2014/06/22

Co robiłam jak mnie nie było

Już jakiś czas zbierałam się do napisania czegoś ale za każdym razem coś innego wyskakiwało i nie miałam czasu na pisanie.

Byłam zajęta przygotowaniami do Matsuri oraz prezentem dla sensei.

Ogólnie Matsuri się udało. Nie obyło się bez małych problemów, ale ludzie i tak byli zadowoleni. Poniżej kilka zdjęć:


 I tradycyjne grupowe na schodach


Tydzień po zakończeniu zajęć sensei zrobiła niespodziankę i postanowiła podarować nam prezenty.

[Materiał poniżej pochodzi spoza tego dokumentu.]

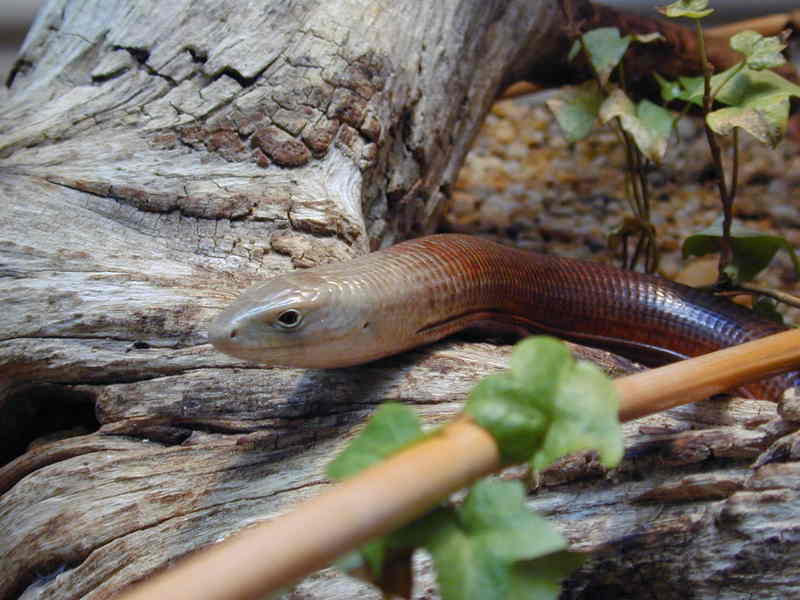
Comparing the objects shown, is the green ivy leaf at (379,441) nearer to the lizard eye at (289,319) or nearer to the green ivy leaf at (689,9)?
the lizard eye at (289,319)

Dostałam kimono, pas obi i tak zwany juban - ubranie zakładane pod kimono.



Jest one nowe, nie używane więc przed pierwszym założeniem musiałam rozpruć trochę nitek widocznych na następnym zdjęciu



Brałam także udział w sesji zdjęciowej prowadzonej przez znajomą. Jak dostanę zdjęcia coś zamieszczę.

Jest jeszcze jedno ciekawe wydarzenie warte wspomnienia. Idąc do sklepu po nowy dysk zewnętrzny do laptopa jedna dziewczyna dała mi taka karteczkę


Widziałam że miała ich więcej w ręce, mam nadzieję że wywołała uśmiech u wielu osób tego dnia.


Na koniec znowu o włosach. Tak wyglądały one od 28 maja do wczoraj



Tak, znowu farbowałam włosy. Wybór padł na henne ciemny brąz (widać na drugim zdjęciu od lewej). Kolor tradycyjnie się wypłukał po dwóch tygodniach i wyszedł miedziany mahoń, lub coś podobnego.

Jakość wszystkich zdjęć nie powala, ale lubię mojego ziemniaczka którym robię zdjęcia. Myślę że się ogarnę i następny post napiszę dużo szybciej.